Selecting by LocationAbbr is more than merely a matter of convenience; it was a strategic choice that underpins the comparability of data points across the two health indicators. This selection strategy ensures that each data point is anchored to a specific geographical identifier, thus enabling a meaningful comparison between obesity and cholesterol rates within the same locales. Subsequently, the DataValue column in each subset is appropriately renamed to Obesity and Cholesterol respectively through the rename() function. The R code then merges the obesity and cholesterol data frames into a single data frame for analysis by using the left_join() function, with the LocationAbbr column serving as the common key to align data points by state/territory.

This pre-processing phase culminates in a structured dataset that facilitates an intuitive understanding and lays a solid foundation for regression analysis. By ensuring that each subset contains aligned geographical identifiers alongside the corresponding health data, the stage is set for a rigorous examination of the potential correlation between obesity and cholesterol levels through regression models.

This process of data wrangling is replicated across the five remaining distinct health-related relationships, with each undergoing similar steps: filtering based on specific criteria to create focused subsets, renaming columns for clarity, and joining these subsets using a common key to consolidate information into comprehensive datasets. Each combined dataset is also meticulously cleaned to remove any instances with missing data in the critical columns.

Potential Bias

The Behavioral Risk Factor Surveillance System (BRFSS) serves as a key source for the Chronic Disease Indicators (CDI) data, providing essential insights into health-related risk behaviors and chronic health conditions in the U.S. population. Originating from the collaboration between the Centers for Disease Control and Prevention (CDC) and U.S. states and territories, the CDI framework is designed to facilitate public health efforts by offering consistent and comparable chronic disease data at the state and selected metropolitan levels.

The CDI data encompasses a wide range of indicators related to various health aspects, where they are carefully selected based on their relevance to public health and scientific credibility. The CDC’s Division of Population Health provides necessary guidance to ensure the data’s reliability and applicability.

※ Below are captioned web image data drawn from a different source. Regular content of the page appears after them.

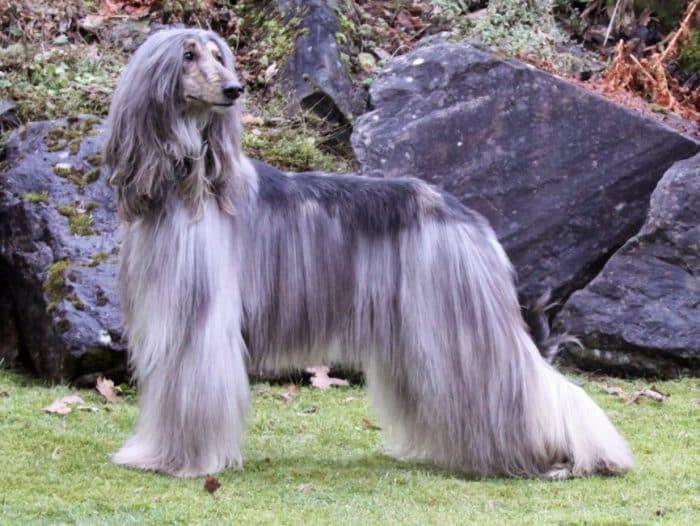 Anjing Afghan Hound
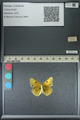 http://mczbase.mcz.harvard.edu/specimen_images/ent-lepidoptera/images/2013_04_26/IMG_142642.JPG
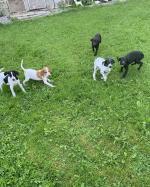Pointer X Gordon Setter pups in Kilkenny for sale.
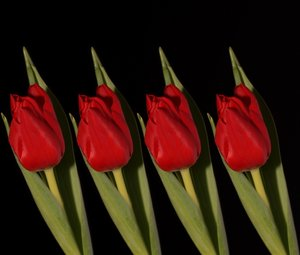 Four red tulips: Four red tulips lined up with black background.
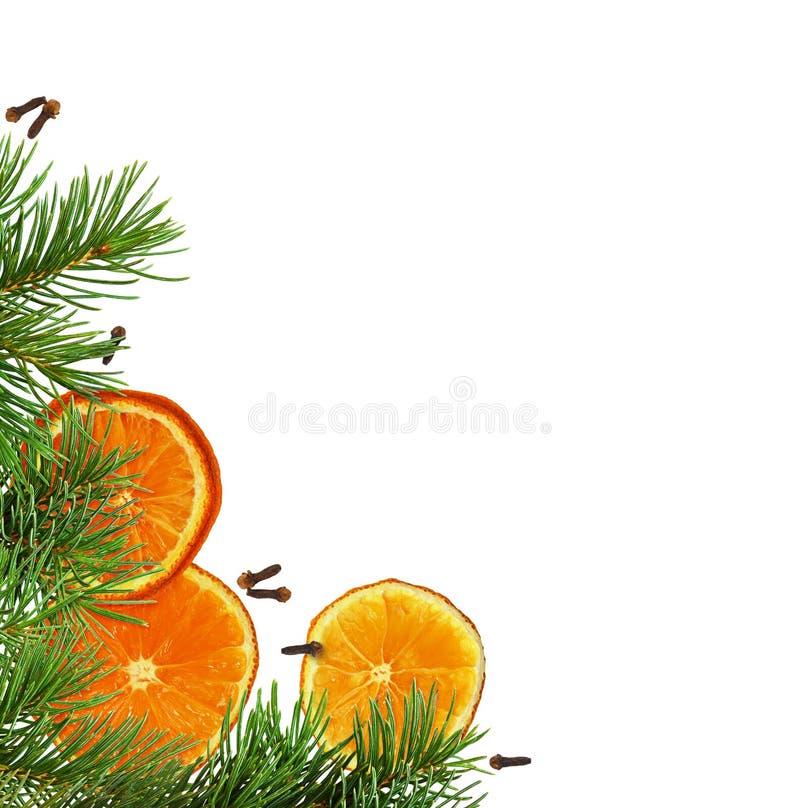 Disposition faisante le coin de Noël avec les oranges et les brindilles sèches de pin image libre de droits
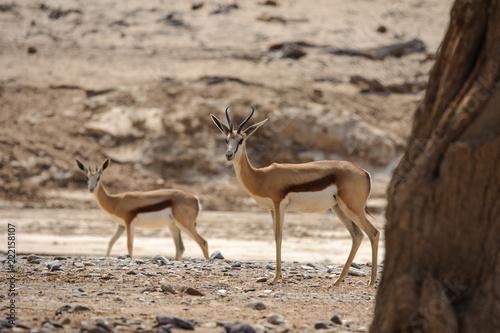 Deurstickers Antilope Springbok in desert landscape Namibia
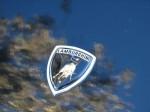 Lamborghini countach Australia tempy: IMG 2240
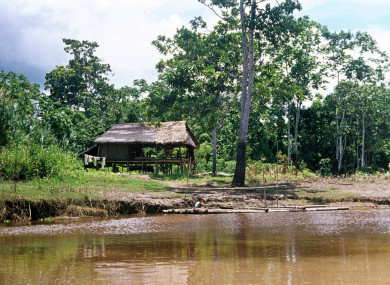 A hut on the Amazon River east of Iquitos.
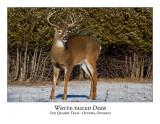 White-tailed Deer-058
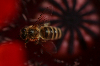 Thumbnail Biene auf Mohn 9531.JPG
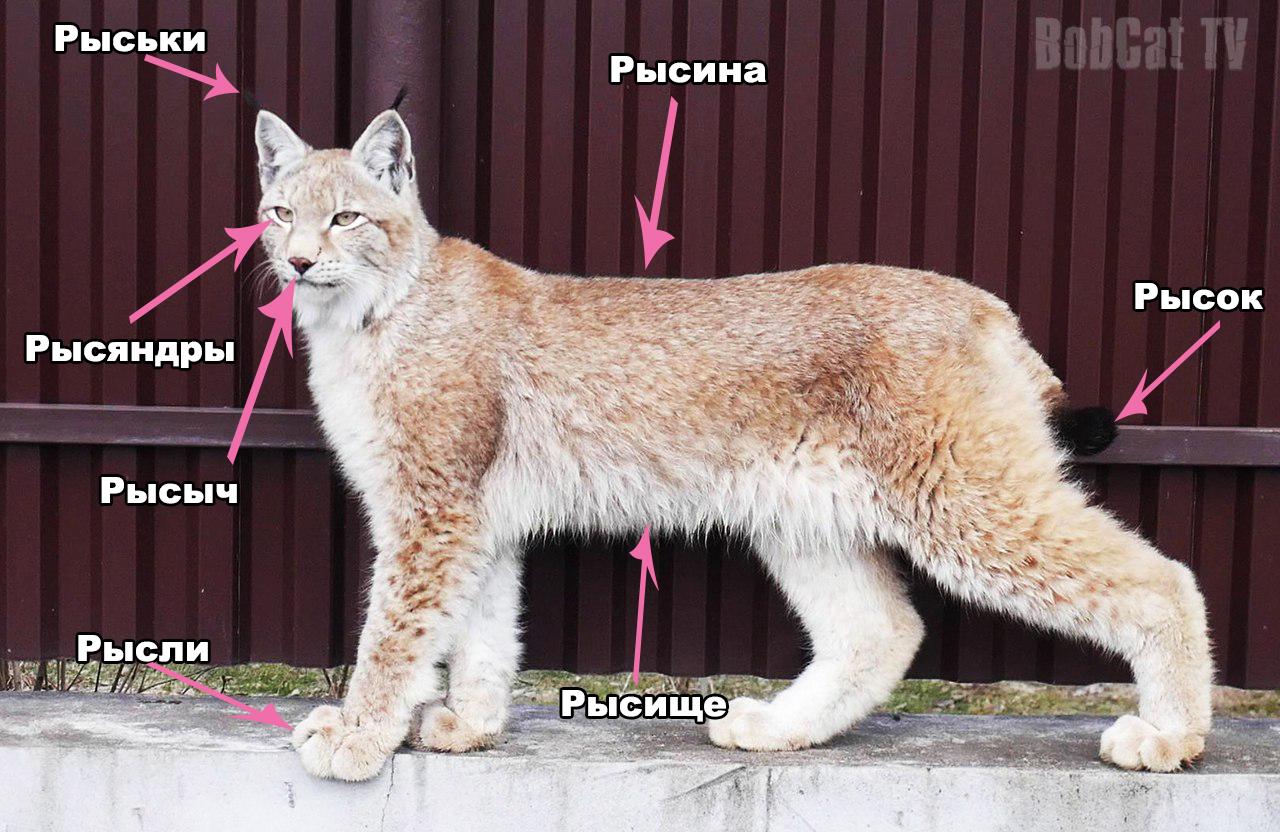 Рысь, найденную в подвале Семея, убили хищники в биоцентре | 832x1280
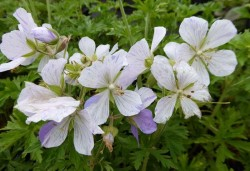 GERANIUM pratense 'Splish-splash'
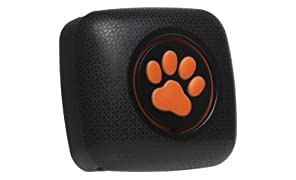PitPat 2 - Dog Activity Monitor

The CDI’s standardized definitions and methodologies allow for consistent data collection and analysis across different regions. This standardization is crucial for accurately assessing and comparing the prevalence of chronic diseases and their risk factors across the U.S. Furthermore, the publicly accessible data ensures transparency, helping to mitigate bias.

Despite the thoughtful structured framework for the CDC’s data collection methods, the BRFSS data might exhibit biases due to several factors. This includes the exclusion of specific groups like college students and military personnel (noncoverage bias), the possibility of individuals opting not to participate or to skip questions (nonresponse bias), and potential inaccuracies stemming from participants’ desire to present themselves in a favorable light or from memory lapses (measurement errors). To address these concerns, the BRFSS expanded its reach in 2011 by incorporating data from individuals who only use cell phones and by implementing a revised weighting methodology. This shift means that data gathered after this year establishes a new reference point, thereby presenting a possible bias underlying comparisons between data before and after 2011.

Discoveries and Insights

In the 15 visualizations below and their associated captions, we examine relevant statistical metrics and discuss their implications within their context. This exploration’s theme, rooted in the insight that health data eludes simplification, is discussed across 6 distinct examples and 3 follow-up examples.

Obesity and Cholesterol

This graph displays a statistically significant relationship between obesity and high cholesterol prevalence among U.S. adults from 2001 to 2021. Despite the significance (p < 0.001), the low R-value (0.09) and R² (0.009) suggest that obesity alone poorly predicts cholesterol levels, indicating other factors may play substantial roles in cholesterol variability.



Alcohol Consumption and Mortality

This graph reveals a statistically significant yet weak inverse relationship between U.S. adult alcohol consumption and heart failure mortality from 2001 to 2021. Despite the low R of -0.093 and R² of 0.009, indicating minimal variance explained, the model's p-value suggests the relationship is unlikely due to random chance. Given that a negative correlation is counterintuitive, this could be due to limited high consumption data, bias, or confounding variables.



The graph depicts a linear regression analysis of U.S. adult alcohol consumption against liver disease mortality, highlighting a statistically significant but weak negative correlation (R = -0.099, R² = 0.010, p-value < 0.001). The low R² value suggests that alcohol consumption alone does not strongly predict liver disease mortality rates. A negative correlation is counterintuitive, possibly due to limited high consumption data, bias, or confounding variables.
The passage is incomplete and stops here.